Galunisertib works by blocking TGF beta signals, which can promote tumour growth and suppress the immune system.

In a statement the companies say that the trial will address the hypothesis that inhibiting both PD-1 and TGF beta negative signals together, may lead to better anti-tumour immune responses than either method alone.

Opdivo is so far only indicated for melanoma, but promising trial results have set it on a good course for approval for the treatment of NSCLC in the near future.

Keytruda trials

NSCLC will also be the focus of two of the trials combining Keytruda with Lilly’s own lung cancer treatments – with Merck’s medicine also awaiting the nod for the indication.

One will be a Phase II study conducted by Merck combining the drug with Lilly’s Alimta (pemetrexed) – which was rejected by NICE early last year and has recently been dropped from the Cancer Drugs Fund in England. 

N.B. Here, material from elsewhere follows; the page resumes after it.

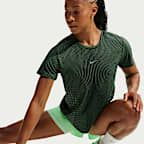 Nike Swift Camiseta de running de manga corta Aero-FIT - Mujer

The other trial will be a Phase I/II study by Lilly investigating it in combination with necitumumab.

Another trial conducted by Lilly will test the drug’s efficacy in multiple tumors in combination with Cyramza (ramucirumab), which was given the green light by the FDA last month.

“Our understanding of the immune system's role and its impact in the treatment of cancer continues to grow," says Eric Rubin, vice president of global clinical development, oncology at Merck Research Laboratories.

"Collaborations such as this one are important in advancing the investigation of novel immuno-oncology combinations in different cancers.”

No further details of either collaboration have been announced as yet.